The Schuster Institute for Investigative Journalism
Senior Fellow E. Benjamin Skinner traveled to Afghanistan in September 2010 as an official election observer and while there published two articles for ForeignPolicy.com based on his reporting and observations of the election process. Skinner also gave keynote speeches in October 2010 at several major conferences and events, including: the Latino Coalition’s 5th Annual Statewide Conference in Indianapolis, IN; the University of Nebraska’s Human Trafficking Conference in Lincoln, NE; Mountainfilm on Tour Festival at Pitzer College in Claremont, CA; and the Human Trafficking and Slavery Lecture at Penn State Beaver.
The Institute published “Anatomy of an Adoption Crisis”, by Institute Associate Director E.J. Graff, in ForeignPolicy.com on September 12, 2010. Graff also published commentary in The Guardian: “Adopting New Standards on Adoption” (September 10, 2010).

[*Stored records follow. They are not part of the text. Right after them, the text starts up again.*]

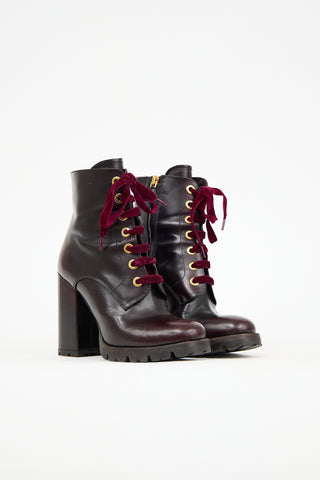 Prada Lace Up Ankle Boot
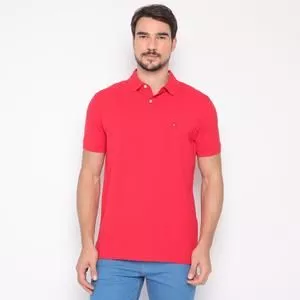 Polo Americana Com Bordado<BR>- Vermelha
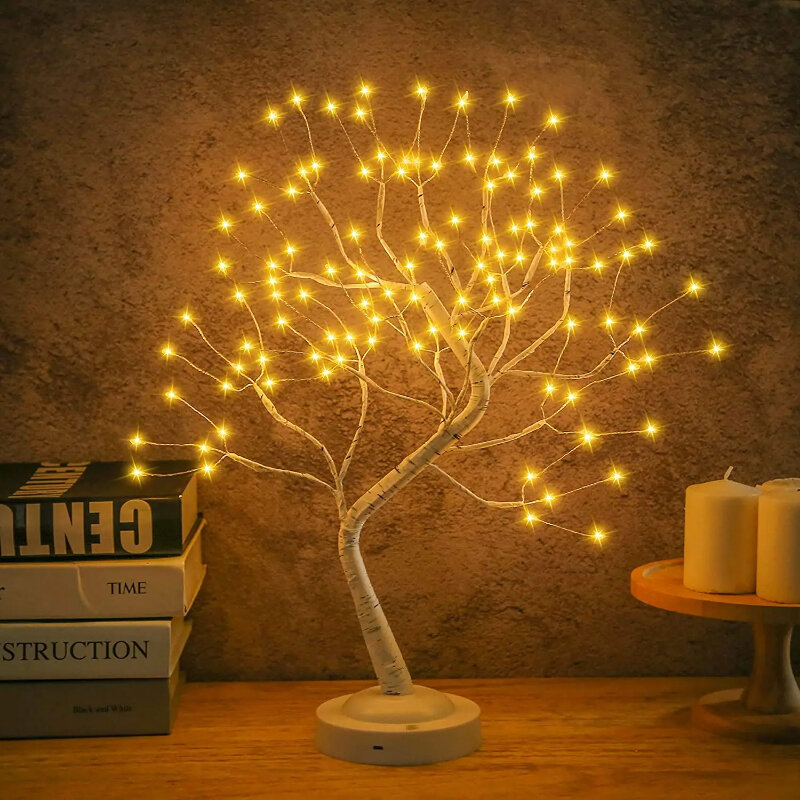 Lámpara LED de noche para árbol, Interruptor táctil de hadas con luz de ambiente, 108LED, para el hogar, dormitorio, boda, fiesta, regalo de cumpleaños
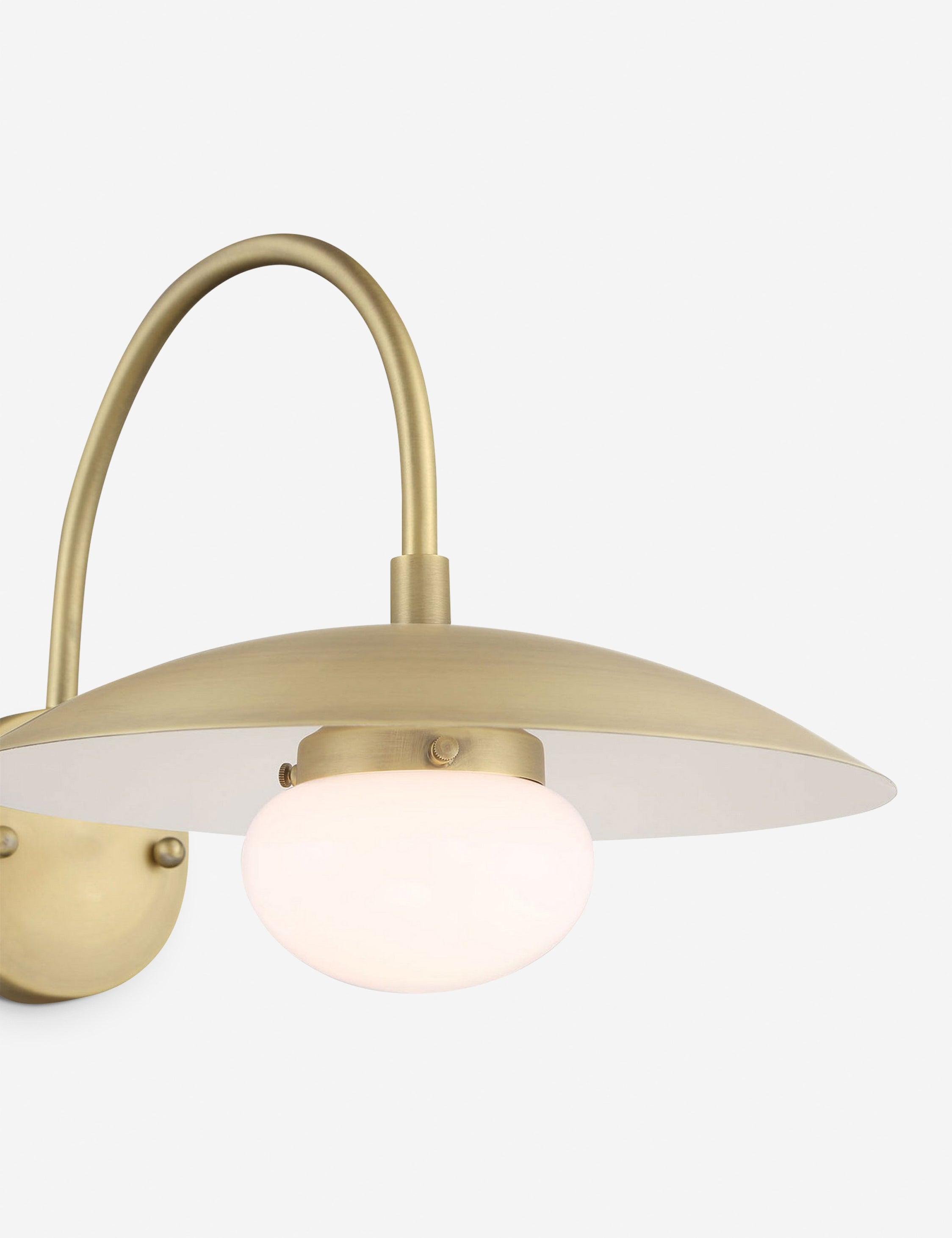 Modern Brass Curved Arm Sconce with Frosted Glass Globe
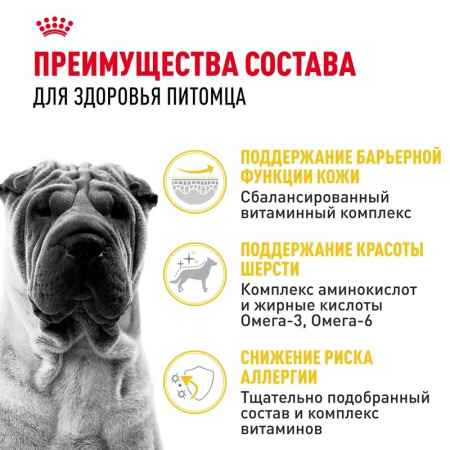 Сухой корм ROYAL CANIN Medium Dermacomfort для взрослых собак средних размеров при раздражениях и зуде кожи, 10кг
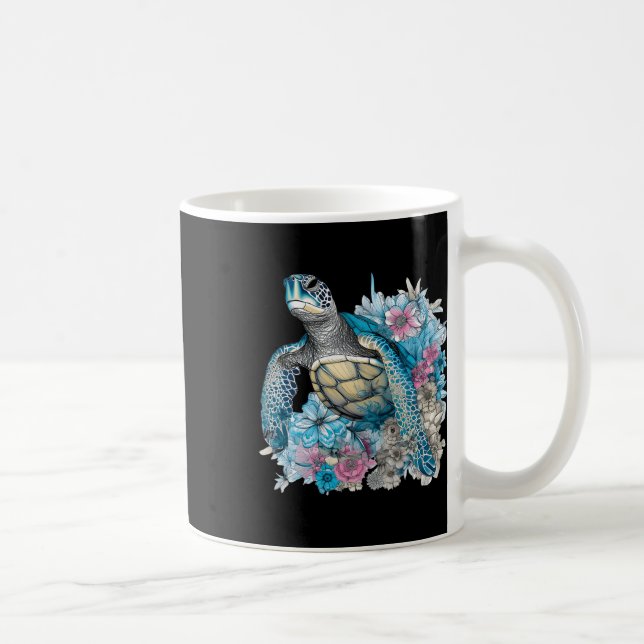 Cute Sea Turtle Wildflowers Animal Lover Tortoise  Coffee Mug (Right)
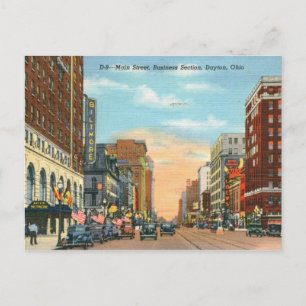 Carte Postale Main St, Dayton, Ohio Vintage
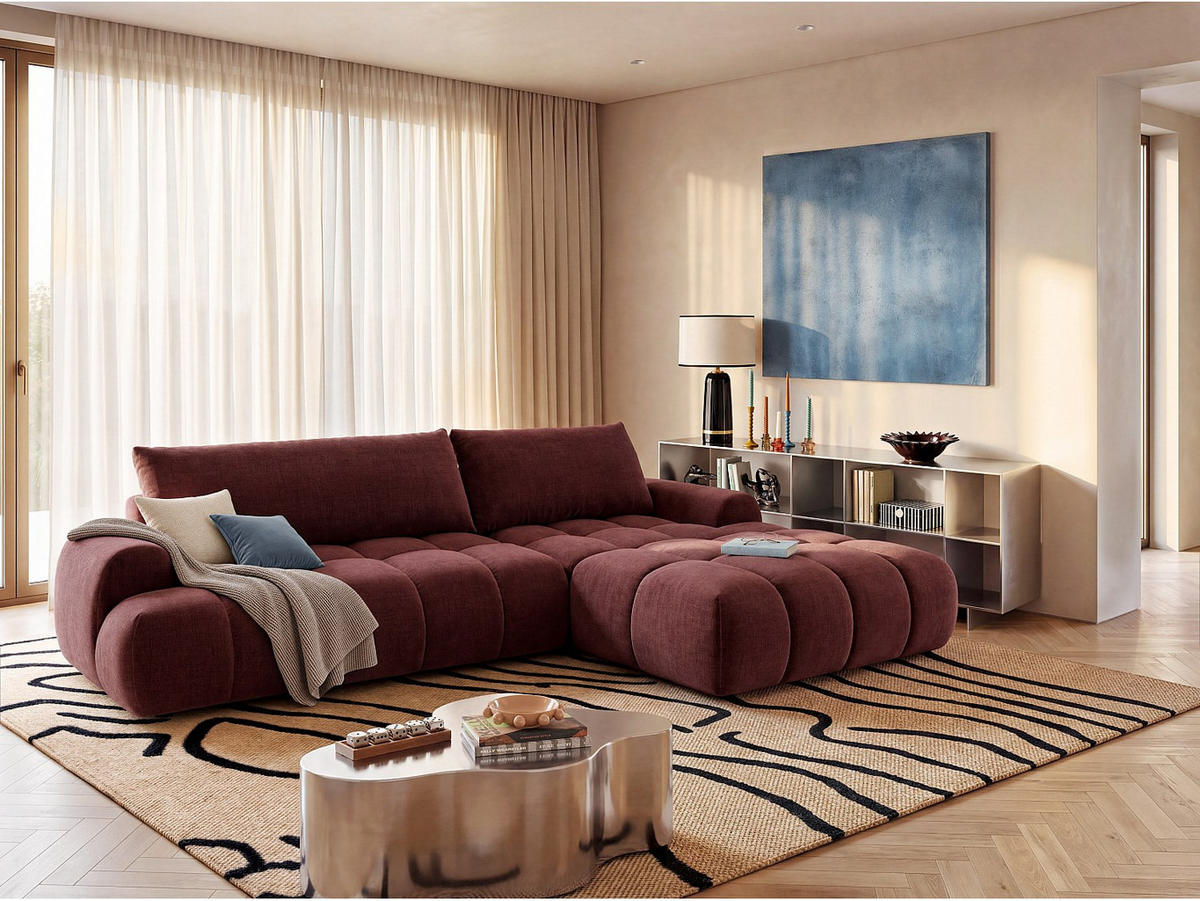 SCHLAFSOFA - 5 Personen - samt - bordeaux Farneta - Bordeaux, Kunststoff/Textil (280/86/177cm) - Vente-Unique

Additionally, she organized and delivered a keynote panel on solutions to problems in international adoption, which she moderated at the Intercountry Adoption Summit, University of Waterloo, Stratford, Canada, on September 23-26, 2010.
Sustainable International Development
Ricardo (Richard) Godoy received a $450,000 grant from the National Science Foundation to fund instruction of doctoral students in data collection methods so they can research Bolivia’s indigenous Tsimane population.
Distinguished Scientist and Senior Lecturer Joan Kaufman was recently interviewed by WellesleyWeston Magazine regarding her expertise in health and social policy, reproductive health, gender equity, and HIV/AIDS in China. Kaufman published two works on this topic in 2010: "Turning Points in China’s AIDS Response" in China: An International Journal, and "Public Health Policy in China" in Politics in China: An Introduction.